Paul and I have English visitors staying with us this week — his aunt and uncle, Penny and John, who have never been to the U.S. before. Paul is quite the energetic tour guide, and they’ve covered a lot of territory since arriving on Tuesday.
If you prefer to do your touring over the course of, say, two years while in graduate school (or even if your time will also be limited), you may want some suggestions of what to see. Fortunately, my Admissions pals have volunteered to supply the blog with their ideas! I’m going to start with Jeff, whose list happens to include Penny and John’s plan for today while Paul and I are working. Jeff (who enthusiastically ignored my suggested word limit) writes:
How does one keep a blog entry concise when there is so much to be said about the topic? While you are visiting or studying at Fletcher, there are many things to do on this side of the river, but you also need to take time to visit the other side (Boston). I’m sure the ideas that immediately come to my mind are already on your radar screen, but I would be remiss if I failed to mention the Freedom Trail. I love walking, and Boston is a walking city. The trail covers many of the attractions you’ll want to see while in town, from churches to parks to graveyards to shipyards; it’s a great 2.5 mile walk around the city.

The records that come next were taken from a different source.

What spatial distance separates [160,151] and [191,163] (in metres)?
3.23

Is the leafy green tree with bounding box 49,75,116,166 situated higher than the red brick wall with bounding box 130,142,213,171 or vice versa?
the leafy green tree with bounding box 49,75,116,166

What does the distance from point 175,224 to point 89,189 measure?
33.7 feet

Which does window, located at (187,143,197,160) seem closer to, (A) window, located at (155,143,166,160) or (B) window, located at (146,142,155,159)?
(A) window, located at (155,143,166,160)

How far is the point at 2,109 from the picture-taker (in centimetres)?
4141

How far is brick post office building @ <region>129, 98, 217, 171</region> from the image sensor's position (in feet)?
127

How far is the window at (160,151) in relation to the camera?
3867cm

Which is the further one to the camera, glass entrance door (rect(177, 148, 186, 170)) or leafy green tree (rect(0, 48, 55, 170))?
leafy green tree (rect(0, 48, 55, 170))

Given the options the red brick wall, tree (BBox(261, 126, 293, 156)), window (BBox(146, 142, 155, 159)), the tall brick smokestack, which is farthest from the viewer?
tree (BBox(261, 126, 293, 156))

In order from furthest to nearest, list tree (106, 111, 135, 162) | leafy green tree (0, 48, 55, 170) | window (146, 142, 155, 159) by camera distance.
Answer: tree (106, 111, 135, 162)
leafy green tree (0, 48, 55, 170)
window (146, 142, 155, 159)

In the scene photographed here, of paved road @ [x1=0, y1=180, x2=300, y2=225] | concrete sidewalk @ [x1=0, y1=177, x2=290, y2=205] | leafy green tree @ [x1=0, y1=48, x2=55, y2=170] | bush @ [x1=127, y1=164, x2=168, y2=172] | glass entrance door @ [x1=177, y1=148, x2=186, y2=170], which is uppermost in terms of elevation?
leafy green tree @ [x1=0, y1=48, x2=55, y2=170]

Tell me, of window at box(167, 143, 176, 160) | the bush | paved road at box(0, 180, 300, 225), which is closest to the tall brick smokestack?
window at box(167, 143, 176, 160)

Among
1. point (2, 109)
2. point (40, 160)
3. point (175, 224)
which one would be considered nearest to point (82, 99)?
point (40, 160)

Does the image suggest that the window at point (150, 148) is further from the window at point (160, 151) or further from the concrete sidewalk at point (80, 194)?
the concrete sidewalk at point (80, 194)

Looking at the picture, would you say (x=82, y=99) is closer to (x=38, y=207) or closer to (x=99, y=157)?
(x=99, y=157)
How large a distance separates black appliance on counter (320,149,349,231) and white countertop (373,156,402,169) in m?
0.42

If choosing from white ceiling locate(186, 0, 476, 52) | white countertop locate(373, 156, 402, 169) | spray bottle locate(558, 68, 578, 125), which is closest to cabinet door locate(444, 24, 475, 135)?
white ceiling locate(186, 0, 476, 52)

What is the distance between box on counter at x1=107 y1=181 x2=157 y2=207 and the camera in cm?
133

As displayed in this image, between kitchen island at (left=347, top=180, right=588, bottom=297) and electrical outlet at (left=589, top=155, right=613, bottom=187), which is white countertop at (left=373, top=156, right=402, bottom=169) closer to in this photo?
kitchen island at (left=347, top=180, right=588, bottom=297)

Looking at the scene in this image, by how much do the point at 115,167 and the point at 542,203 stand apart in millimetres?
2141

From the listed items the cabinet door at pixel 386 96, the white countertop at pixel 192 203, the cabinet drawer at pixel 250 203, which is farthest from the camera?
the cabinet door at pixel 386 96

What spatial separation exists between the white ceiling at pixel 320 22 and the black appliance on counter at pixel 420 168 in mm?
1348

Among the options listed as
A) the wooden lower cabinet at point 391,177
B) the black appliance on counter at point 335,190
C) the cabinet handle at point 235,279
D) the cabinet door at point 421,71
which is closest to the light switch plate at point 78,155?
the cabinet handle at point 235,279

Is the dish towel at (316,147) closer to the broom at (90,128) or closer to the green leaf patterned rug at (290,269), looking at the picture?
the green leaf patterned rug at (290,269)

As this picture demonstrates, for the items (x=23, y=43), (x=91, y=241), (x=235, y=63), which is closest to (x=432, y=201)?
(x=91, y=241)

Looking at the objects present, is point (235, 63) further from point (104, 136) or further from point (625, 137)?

If you are more of the museum type, one of my favorites is the Isabella Stewart Gardner Museum. Aside from the great artwork, the building itself is a sight to see — custom built with a beautiful garden courtyard in the middle.
Another place I enjoy visiting with out-of-town guests is the Samuel Adams Brewery, located in Jamaica Plain. (Jamaica Plain is a neighborhood of Boston only a few T stops away from downtown.) The brewery tour lasts about an hour, a $2 donation is suggested, and tours culminate at the pub located inside the brewery with a few free samples. While in the area (if you like nature), a stop at the Arnold Arboretum is a must. The Arboretum is 265 acres, open from sunrise to sunset year round, with seasonal activities, walking tours and, of course, beautifully manicured trees and flowers.
Last, I would like to give a plug to the Boston Harbor Islands, made up of 34 islands, including 35 miles of undeveloped shoreline and 1600 acres of land. If you are in town during the spring, summer or fall, and have a free day, you can hop on a ferry to one (or more) of the islands to hike, picnic, explore, kayak, fish, or swim. Plus, there are two national historic landmarks on the islands: Fort Warren is located on George’s Island and Boston Light is located on Little Brewster Island. Only a few of the islands are accessible by ferry, while some can only be reached by taking a special tour. However you get out there, it’s a nice way to take in a different view of Boston.
One last thing: RESTAURANTS! There are too many favorites to mention here. Just stop by my office when you’re visiting, and I’ll be happy to chat. Restaurants and food are among the most frequent topics of conversation between members of the Admissions staff.